If someone asked me to make a list of things I didn’t expect to ever hear again, the question “Do you want to go to a Toys “R” Us?” would be pretty near the top spot. After all of their stores (at least in the United States) closed at the end of June 2018, the House of Geoffrey seemed destined to join Radio Shack as being little more than a memory for those past a certain age. A relic from the days when people had to leave their house to purchase goods.
But much to my surprise, a friend of mine recently invited me to join him on a trip to the now defunct toy store. His wife’s company purchased one of the buildings for its ideal location near a main highway, and before the scrappers came through to clean everything out, he thought I might like a chance to see what was left.
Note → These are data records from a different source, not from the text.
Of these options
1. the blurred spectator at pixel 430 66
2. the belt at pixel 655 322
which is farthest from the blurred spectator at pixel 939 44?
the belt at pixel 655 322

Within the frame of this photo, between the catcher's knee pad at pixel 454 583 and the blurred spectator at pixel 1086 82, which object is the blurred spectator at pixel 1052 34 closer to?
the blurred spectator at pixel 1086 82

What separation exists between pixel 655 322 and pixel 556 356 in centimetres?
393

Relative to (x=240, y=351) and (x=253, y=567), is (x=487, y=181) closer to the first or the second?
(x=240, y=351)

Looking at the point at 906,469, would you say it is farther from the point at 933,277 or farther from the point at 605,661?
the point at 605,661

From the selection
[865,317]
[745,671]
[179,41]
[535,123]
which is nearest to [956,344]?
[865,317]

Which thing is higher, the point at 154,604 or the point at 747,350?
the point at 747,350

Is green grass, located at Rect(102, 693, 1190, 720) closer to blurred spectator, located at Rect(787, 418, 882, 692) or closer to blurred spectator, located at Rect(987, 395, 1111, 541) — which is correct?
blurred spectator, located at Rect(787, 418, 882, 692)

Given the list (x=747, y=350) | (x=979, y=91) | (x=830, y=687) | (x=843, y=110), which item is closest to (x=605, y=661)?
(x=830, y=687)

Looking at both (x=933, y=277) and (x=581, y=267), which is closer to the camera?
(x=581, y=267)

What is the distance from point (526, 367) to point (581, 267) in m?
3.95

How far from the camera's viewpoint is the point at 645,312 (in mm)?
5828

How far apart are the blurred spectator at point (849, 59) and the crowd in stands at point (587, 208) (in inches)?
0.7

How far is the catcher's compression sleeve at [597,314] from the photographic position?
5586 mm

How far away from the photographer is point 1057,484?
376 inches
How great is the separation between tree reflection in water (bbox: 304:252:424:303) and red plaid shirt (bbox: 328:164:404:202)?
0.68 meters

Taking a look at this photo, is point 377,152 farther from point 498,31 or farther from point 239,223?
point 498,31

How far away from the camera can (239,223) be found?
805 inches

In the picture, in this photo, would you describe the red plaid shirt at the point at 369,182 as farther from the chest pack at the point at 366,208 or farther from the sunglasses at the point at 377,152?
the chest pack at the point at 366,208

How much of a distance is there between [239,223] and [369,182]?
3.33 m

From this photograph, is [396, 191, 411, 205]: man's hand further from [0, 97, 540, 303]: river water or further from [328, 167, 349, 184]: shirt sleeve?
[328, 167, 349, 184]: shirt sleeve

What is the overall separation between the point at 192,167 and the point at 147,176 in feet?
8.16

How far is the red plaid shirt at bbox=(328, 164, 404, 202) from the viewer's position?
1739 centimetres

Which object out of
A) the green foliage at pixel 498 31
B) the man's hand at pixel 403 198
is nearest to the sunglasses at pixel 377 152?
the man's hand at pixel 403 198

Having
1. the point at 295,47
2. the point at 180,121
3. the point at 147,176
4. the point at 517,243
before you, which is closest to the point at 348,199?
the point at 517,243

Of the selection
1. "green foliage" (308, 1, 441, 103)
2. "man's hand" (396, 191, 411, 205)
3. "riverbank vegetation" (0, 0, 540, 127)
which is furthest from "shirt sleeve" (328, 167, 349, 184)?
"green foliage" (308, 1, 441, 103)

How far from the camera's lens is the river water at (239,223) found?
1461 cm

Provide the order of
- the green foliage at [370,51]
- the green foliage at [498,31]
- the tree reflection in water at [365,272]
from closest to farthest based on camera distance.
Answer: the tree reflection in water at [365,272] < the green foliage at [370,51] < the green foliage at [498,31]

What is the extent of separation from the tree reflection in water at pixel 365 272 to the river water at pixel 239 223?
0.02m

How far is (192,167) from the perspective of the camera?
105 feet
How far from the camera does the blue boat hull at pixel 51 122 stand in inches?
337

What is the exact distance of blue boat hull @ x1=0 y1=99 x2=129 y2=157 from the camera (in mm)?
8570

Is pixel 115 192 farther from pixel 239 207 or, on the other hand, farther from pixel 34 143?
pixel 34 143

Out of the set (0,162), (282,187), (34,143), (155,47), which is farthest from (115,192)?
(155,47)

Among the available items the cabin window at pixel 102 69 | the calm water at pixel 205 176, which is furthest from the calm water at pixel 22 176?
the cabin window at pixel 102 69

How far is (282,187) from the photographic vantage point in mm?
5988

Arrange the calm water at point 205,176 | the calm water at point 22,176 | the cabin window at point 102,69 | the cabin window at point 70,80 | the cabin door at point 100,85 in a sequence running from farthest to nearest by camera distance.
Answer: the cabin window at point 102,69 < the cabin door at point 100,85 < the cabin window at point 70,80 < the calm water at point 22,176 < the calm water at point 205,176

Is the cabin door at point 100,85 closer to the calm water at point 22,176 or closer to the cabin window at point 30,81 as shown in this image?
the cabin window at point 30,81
Apparently his wife reported there was still “Computers and stuff” still in the building, and as I’m the member of our friend group who gets called in when tangles of wires and sufficiently blinking LEDs are involved, he thought I’d want to check it out. He wasn’t wrong.
Readers may recall that Toys “R” Us, like Radio Shack before it, had a massive liquidation sale in the final months of operations. After the inventory was taken care of, there was an auction where the store’s furnishings and equipment were up for grabs. I was told that this location was no different, and yet a good deal of material remained. In some cases there were no bidders, and in others, the people who won the auction never came back to pick the stuff up.
So on a rainy Sunday evening in September, armed with flashlight, camera, and curiosity, I entered a Toys “R” Us for last time in my life. I found not only a stark example of what the changing times have done to retail in general, but a very surprising look at what get’s left behind when the money runs out and the employees simply give up.